Stored records:
——————————
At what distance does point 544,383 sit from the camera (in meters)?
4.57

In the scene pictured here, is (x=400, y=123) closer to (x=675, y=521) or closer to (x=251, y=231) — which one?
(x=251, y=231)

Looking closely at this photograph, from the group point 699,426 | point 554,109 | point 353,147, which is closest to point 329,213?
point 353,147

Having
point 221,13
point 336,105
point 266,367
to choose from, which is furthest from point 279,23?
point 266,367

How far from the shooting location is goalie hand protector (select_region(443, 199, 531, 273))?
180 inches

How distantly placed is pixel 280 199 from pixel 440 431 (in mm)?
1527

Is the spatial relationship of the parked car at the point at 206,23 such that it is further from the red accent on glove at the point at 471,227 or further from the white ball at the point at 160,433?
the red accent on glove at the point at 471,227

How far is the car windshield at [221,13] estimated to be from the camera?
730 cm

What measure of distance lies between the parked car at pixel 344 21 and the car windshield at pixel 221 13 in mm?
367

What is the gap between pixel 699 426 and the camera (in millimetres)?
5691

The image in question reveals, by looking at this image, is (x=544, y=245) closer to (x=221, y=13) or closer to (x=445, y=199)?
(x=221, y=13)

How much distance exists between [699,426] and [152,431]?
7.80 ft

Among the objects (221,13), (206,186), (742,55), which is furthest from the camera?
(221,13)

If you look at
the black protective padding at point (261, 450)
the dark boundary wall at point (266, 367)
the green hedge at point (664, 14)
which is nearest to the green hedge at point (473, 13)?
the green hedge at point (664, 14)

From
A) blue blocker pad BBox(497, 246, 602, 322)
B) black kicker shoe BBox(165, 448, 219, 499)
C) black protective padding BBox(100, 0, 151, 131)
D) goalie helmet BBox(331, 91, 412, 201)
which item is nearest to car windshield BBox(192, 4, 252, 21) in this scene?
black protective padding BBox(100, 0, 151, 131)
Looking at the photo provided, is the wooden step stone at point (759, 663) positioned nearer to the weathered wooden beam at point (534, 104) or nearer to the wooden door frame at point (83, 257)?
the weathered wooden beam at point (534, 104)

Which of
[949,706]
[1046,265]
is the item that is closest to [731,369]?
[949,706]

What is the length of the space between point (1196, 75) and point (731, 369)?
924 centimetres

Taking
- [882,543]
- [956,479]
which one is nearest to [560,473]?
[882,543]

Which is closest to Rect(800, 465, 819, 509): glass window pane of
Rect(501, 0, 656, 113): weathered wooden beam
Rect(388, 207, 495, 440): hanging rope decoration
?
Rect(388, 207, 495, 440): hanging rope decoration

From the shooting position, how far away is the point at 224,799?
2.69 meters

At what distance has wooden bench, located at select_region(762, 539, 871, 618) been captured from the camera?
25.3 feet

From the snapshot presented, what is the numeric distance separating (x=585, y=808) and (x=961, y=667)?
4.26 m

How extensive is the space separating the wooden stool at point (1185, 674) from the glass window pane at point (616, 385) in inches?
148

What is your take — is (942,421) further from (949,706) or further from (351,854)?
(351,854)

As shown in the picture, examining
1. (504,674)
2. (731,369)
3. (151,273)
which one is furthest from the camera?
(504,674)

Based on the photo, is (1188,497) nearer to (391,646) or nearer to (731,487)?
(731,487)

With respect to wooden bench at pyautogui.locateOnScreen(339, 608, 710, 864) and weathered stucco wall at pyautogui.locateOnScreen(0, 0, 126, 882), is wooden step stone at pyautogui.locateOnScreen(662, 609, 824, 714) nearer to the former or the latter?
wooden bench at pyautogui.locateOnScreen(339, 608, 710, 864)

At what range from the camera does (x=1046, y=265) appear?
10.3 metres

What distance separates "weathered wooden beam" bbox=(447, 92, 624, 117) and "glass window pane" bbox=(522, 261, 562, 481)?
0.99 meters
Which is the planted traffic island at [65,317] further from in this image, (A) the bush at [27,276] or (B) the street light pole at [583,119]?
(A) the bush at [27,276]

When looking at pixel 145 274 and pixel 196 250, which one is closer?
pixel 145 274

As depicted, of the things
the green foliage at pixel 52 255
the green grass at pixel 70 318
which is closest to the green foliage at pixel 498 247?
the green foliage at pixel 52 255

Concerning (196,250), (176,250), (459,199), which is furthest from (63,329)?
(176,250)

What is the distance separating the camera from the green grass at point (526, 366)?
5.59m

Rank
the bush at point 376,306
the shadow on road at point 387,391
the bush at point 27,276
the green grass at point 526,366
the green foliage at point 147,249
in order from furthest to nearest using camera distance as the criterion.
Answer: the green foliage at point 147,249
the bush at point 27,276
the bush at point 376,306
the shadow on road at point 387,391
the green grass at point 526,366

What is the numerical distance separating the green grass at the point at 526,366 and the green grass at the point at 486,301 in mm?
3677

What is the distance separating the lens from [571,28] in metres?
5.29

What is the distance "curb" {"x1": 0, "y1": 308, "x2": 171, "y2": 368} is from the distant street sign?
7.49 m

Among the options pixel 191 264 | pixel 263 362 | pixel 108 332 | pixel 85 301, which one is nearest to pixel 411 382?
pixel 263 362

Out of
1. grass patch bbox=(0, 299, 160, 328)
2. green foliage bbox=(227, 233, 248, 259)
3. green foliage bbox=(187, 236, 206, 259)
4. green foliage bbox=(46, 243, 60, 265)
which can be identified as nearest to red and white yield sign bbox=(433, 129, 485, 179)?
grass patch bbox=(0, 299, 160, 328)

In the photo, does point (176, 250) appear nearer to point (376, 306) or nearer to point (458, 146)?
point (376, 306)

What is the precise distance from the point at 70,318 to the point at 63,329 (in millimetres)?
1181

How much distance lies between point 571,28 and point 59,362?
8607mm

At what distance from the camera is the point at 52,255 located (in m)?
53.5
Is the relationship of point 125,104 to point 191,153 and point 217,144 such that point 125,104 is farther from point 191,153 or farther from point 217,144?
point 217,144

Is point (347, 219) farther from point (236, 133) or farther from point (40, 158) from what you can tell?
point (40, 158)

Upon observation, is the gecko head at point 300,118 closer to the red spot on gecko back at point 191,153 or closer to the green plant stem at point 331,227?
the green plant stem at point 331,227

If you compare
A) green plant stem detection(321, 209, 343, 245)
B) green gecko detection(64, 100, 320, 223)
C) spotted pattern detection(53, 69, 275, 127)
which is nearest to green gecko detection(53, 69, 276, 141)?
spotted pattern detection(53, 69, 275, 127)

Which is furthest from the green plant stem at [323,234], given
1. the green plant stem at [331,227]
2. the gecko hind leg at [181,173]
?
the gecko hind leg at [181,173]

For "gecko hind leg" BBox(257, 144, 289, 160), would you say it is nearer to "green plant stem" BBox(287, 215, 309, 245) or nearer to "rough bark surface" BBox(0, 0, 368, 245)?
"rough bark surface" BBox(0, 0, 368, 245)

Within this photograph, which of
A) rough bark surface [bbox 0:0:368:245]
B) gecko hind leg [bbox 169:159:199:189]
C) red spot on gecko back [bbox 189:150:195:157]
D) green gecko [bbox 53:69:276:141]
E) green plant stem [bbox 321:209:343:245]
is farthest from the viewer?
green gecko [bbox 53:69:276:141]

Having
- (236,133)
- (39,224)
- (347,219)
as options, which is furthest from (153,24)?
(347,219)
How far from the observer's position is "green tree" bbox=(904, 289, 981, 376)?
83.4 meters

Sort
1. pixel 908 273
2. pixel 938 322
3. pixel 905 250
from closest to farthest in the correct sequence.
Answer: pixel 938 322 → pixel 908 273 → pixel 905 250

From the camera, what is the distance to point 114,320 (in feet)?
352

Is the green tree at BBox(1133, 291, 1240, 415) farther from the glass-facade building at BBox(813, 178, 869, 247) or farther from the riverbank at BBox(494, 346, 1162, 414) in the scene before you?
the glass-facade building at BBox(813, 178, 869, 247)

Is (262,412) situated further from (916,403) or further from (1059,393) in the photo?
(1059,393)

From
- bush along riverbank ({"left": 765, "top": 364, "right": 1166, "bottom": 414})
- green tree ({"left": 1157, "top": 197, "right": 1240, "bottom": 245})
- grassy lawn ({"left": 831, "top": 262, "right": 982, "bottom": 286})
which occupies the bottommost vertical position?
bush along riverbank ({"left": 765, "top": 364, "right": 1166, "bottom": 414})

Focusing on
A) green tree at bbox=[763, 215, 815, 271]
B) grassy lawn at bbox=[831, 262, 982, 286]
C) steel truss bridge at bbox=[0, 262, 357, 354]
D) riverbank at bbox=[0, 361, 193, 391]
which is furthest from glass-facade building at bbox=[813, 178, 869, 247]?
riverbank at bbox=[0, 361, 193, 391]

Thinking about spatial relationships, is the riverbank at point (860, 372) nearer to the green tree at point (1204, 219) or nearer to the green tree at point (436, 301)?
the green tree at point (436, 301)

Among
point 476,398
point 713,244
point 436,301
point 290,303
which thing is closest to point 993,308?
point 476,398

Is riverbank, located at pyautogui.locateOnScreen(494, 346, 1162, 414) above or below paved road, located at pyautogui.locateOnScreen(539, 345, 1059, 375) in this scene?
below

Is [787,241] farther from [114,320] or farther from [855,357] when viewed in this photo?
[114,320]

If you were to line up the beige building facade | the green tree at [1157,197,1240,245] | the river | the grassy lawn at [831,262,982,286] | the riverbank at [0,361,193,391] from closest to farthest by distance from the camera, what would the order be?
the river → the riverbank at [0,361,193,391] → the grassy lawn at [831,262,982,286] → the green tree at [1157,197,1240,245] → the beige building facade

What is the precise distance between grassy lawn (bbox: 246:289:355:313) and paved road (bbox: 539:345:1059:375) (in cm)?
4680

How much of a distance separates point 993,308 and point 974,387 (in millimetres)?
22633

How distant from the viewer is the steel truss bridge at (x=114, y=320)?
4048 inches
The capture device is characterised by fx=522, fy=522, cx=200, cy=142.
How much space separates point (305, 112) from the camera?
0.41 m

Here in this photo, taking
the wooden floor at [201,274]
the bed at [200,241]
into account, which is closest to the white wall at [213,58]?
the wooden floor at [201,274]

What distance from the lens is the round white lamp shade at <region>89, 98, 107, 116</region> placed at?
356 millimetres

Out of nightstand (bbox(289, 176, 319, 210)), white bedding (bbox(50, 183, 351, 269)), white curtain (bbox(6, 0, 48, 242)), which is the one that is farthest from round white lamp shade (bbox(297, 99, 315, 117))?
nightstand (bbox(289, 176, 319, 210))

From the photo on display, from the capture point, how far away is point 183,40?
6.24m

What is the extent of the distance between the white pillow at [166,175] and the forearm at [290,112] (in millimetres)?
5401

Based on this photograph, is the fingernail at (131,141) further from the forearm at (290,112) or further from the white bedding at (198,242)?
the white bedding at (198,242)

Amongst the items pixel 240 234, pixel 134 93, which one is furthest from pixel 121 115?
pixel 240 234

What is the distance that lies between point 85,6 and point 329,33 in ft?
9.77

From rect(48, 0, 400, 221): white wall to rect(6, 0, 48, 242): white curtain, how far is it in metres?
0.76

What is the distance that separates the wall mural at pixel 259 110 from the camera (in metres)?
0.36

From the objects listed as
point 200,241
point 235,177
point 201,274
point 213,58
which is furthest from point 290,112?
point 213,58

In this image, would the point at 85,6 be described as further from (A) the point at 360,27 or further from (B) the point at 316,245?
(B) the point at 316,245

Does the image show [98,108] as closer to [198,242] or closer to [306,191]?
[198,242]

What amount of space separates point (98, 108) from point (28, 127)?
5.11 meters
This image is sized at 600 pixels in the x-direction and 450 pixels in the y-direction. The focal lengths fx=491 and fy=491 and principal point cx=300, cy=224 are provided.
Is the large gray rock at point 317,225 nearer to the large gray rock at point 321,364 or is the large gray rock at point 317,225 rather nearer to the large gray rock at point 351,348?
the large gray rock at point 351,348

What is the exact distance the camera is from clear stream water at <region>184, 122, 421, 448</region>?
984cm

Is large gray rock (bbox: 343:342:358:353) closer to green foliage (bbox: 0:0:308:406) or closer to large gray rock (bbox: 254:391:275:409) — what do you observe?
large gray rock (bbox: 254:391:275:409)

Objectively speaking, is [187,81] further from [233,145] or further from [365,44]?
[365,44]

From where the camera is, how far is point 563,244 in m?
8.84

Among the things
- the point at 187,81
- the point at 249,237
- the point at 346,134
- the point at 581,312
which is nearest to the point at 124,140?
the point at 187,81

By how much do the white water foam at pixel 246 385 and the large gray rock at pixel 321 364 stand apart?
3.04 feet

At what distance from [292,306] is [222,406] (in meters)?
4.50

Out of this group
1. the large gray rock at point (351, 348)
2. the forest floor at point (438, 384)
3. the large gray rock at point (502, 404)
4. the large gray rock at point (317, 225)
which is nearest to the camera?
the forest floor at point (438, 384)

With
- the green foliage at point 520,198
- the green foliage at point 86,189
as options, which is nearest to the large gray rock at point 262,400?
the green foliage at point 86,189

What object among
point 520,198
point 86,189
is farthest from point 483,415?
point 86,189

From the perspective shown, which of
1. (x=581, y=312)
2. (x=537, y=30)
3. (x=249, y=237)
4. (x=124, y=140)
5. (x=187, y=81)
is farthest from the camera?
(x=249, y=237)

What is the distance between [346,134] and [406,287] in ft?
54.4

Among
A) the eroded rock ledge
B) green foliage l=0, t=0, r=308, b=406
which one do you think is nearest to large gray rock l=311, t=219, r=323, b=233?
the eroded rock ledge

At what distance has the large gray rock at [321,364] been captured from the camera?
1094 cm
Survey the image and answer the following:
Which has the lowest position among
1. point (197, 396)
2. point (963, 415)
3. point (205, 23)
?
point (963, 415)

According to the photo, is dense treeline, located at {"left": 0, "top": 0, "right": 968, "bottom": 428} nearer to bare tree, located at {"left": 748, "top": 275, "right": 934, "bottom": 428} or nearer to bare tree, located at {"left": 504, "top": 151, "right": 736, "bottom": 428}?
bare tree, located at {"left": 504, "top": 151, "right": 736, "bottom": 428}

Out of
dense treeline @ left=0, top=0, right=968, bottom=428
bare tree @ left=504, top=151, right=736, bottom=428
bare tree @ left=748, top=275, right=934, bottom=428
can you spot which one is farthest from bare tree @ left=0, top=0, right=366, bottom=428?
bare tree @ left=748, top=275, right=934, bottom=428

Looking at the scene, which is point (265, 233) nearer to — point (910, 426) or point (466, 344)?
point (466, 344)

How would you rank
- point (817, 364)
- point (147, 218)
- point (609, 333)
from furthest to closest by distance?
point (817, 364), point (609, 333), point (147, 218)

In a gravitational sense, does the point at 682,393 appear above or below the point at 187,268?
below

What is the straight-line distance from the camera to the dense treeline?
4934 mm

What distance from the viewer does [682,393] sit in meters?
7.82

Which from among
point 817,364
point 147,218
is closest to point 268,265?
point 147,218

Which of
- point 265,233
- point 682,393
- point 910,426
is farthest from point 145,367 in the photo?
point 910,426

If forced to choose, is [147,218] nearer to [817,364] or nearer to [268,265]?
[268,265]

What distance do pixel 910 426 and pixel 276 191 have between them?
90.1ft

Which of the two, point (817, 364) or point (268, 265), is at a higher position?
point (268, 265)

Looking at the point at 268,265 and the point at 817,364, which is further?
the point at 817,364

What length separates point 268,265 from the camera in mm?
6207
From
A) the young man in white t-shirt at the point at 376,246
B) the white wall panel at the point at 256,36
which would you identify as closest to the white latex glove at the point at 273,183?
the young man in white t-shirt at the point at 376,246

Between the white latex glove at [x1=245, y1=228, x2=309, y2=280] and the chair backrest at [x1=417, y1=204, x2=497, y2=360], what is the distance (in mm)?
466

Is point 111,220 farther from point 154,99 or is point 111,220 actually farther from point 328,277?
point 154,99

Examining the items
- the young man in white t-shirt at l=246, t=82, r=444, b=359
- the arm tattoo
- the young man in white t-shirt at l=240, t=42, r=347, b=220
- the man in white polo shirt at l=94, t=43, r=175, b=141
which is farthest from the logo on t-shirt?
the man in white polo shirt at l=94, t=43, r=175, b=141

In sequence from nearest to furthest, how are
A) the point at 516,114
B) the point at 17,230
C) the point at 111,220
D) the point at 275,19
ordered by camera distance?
——————————
SET PROBLEM:
Repeat only the stretch of lines that opens with the line containing "If forced to" and closes with the final line of the entries, both included, exactly as written.

PROBLEM SOLUTION:
If forced to choose, is [147,218] nearer to [817,364] or nearer to [268,265]?
[268,265]

What distance do pixel 910 426 and pixel 276 191 have between them?
90.1ft

Which of the two, point (817, 364) or point (268, 265), is at a higher position?
point (268, 265)

Looking at the point at 268,265 and the point at 817,364, which is further?
the point at 817,364

What length separates point 268,265 from the camera in mm?
6207
From
A) the young man in white t-shirt at the point at 376,246
B) the white wall panel at the point at 256,36
which would you identify as closest to the white latex glove at the point at 273,183?
the young man in white t-shirt at the point at 376,246

Between the white latex glove at [x1=245, y1=228, x2=309, y2=280] and the chair backrest at [x1=417, y1=204, x2=497, y2=360], what is the distance (in mm)?
466

Is point 111,220 farther from point 154,99 or is point 111,220 actually farther from point 328,277?
point 154,99

Examining the items
- the young man in white t-shirt at l=246, t=82, r=444, b=359
- the arm tattoo
- the young man in white t-shirt at l=240, t=42, r=347, b=220
- the man in white polo shirt at l=94, t=43, r=175, b=141
which is farthest from the logo on t-shirt?
the man in white polo shirt at l=94, t=43, r=175, b=141

In sequence from nearest to furthest, how are
A) the point at 516,114
B) the point at 17,230
C) the point at 111,220
D) the point at 275,19
ordered by camera distance?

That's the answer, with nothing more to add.